Lots of new stuff I learned while having my Bloom-filter code reviewed

TIL's

• It is possible to use assert, e.g. for checking pre-conditions
• vector-of performs better, but it is not usable with transient data structures
• destructuring is a really convenient way to access values from a map; e.g. (defn bloom-add [{:keys [hash-functions bits] :as bloom-filter} value]
• reduced can be used to jump out of a `reduce` call: simply return `(reduced )` if we need to jump out
• ifn? can be used to check if a variable represents a function

The question I asked.

My original code.

; core.clj

(ns bloom-filter.core)


(defn bloom-create [numbits hash-functions]
      (if (or (nil? numbits) (nil? hash-functions)) nil
          {:bits (vec (repeat numbits 0)) :hash-functions hash-functions}))

(defn bloom-add [bloom-filter value]
      (when-not (nil? bloom-filter) 
      (let [hash-functions (:hash-functions bloom-filter)
            bits           (:bits bloom-filter)
            new-bits (reduce (fn [actual-bits hash-function] (assoc actual-bits (hash-function value) 1)) bits hash-functions)]
      (assoc-in bloom-filter [:bits] new-bits))))

(defn bloom-contains [bloom-filter value] 
      (let [hash-functions (:hash-functions bloom-filter)
            bits (:bits bloom-filter)]
      (reduce (fn [actual-value hash-function] (and actual-value (= 1 (bits (hash-function value))))) true hash-functions)))

SET TASKS:
**a)** What limitation of vector-of does the post about the Bloom-filter code review mention?
**b)** Duplicate the part of the Bloom-filter post starting with "(defn bloom-create [numbits" and going on through "bloom-filter [:bits] new-bits))))".
The lines after this text come from a separate source.

Questions on pictured scenes
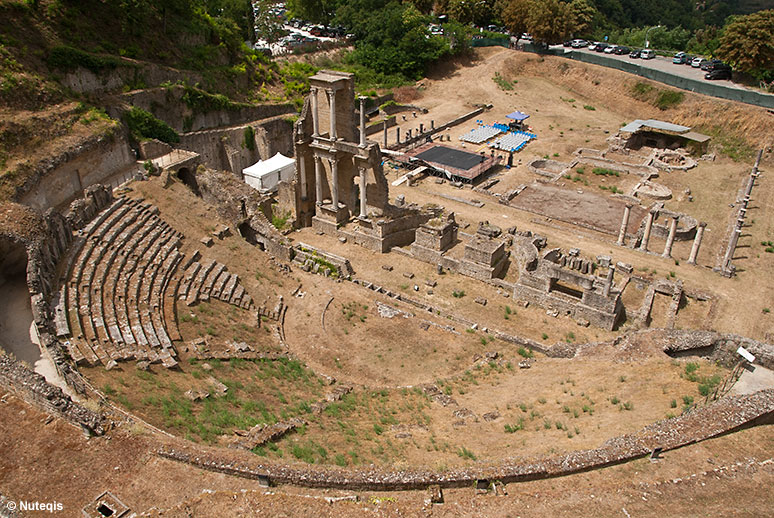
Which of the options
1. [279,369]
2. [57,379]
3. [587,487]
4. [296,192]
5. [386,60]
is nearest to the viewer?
[587,487]

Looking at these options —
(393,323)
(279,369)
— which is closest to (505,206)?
(393,323)

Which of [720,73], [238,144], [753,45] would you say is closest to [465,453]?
[238,144]

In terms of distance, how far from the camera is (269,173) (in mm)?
37938

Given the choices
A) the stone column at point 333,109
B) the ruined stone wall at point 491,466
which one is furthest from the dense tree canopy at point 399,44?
the ruined stone wall at point 491,466

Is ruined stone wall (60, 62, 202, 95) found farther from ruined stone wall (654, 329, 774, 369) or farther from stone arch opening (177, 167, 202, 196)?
ruined stone wall (654, 329, 774, 369)

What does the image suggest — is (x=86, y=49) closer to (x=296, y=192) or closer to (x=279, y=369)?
(x=296, y=192)

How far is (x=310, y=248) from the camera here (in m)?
31.4

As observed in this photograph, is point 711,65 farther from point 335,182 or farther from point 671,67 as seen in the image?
point 335,182

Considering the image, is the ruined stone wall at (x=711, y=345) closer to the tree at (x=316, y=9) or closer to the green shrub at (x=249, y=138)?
Answer: the green shrub at (x=249, y=138)

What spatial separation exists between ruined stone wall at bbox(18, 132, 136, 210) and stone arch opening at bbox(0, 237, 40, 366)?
5990 mm

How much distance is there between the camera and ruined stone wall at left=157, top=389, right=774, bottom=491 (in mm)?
12930

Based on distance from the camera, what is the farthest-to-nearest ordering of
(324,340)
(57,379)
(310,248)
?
(310,248) → (324,340) → (57,379)

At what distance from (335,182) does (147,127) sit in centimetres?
1348

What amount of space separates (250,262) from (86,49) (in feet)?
74.1
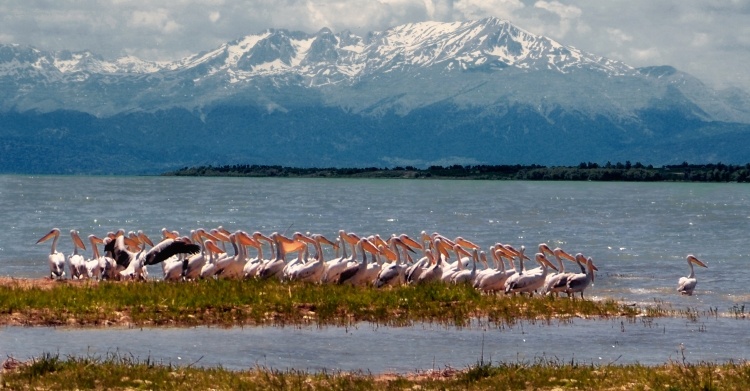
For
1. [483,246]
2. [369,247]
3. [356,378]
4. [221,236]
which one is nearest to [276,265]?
[369,247]

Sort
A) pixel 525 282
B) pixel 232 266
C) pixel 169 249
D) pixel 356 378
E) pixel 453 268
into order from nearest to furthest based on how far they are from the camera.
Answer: pixel 356 378, pixel 169 249, pixel 525 282, pixel 232 266, pixel 453 268

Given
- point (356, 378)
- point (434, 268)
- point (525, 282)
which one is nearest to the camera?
point (356, 378)

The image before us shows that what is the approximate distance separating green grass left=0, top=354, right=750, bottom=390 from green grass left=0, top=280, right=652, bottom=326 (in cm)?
494

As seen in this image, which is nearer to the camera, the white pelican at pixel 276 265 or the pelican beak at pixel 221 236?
the white pelican at pixel 276 265

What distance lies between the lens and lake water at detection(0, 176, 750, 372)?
19.2 metres

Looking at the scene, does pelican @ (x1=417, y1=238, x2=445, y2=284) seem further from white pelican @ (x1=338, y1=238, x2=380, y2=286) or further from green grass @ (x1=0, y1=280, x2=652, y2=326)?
green grass @ (x1=0, y1=280, x2=652, y2=326)

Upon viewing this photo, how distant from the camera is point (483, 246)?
1957 inches

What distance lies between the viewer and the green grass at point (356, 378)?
50.8 feet

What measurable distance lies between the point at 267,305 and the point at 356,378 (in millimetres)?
6997

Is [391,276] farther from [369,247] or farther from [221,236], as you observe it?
[221,236]

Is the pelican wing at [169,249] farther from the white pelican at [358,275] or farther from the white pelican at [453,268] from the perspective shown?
the white pelican at [453,268]

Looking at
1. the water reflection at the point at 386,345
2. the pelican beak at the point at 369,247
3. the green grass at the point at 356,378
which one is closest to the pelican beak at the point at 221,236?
the pelican beak at the point at 369,247

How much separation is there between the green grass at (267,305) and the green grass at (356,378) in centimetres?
494

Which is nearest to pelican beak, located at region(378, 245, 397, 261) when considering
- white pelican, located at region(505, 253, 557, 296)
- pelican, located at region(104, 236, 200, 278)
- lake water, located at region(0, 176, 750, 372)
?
lake water, located at region(0, 176, 750, 372)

RESULTS OF THE EXERCISE:
**a)** It is not usable with transient data structures.

**b)**
(defn bloom-create [numbits hash-functions]
      (if (or (nil? numbits) (nil? hash-functions)) nil
          {:bits (vec (repeat numbits 0)) :hash-functions hash-functions}))

(defn bloom-add [bloom-filter value]
      (when-not (nil? bloom-filter) 
      (let [hash-functions (:hash-functions bloom-filter)
            bits           (:bits bloom-filter)
            new-bits (reduce (fn [actual-bits hash-function] (assoc actual-bits (hash-function value) 1)) bits hash-functions)]
      (assoc-in bloom-filter [:bits] new-bits))))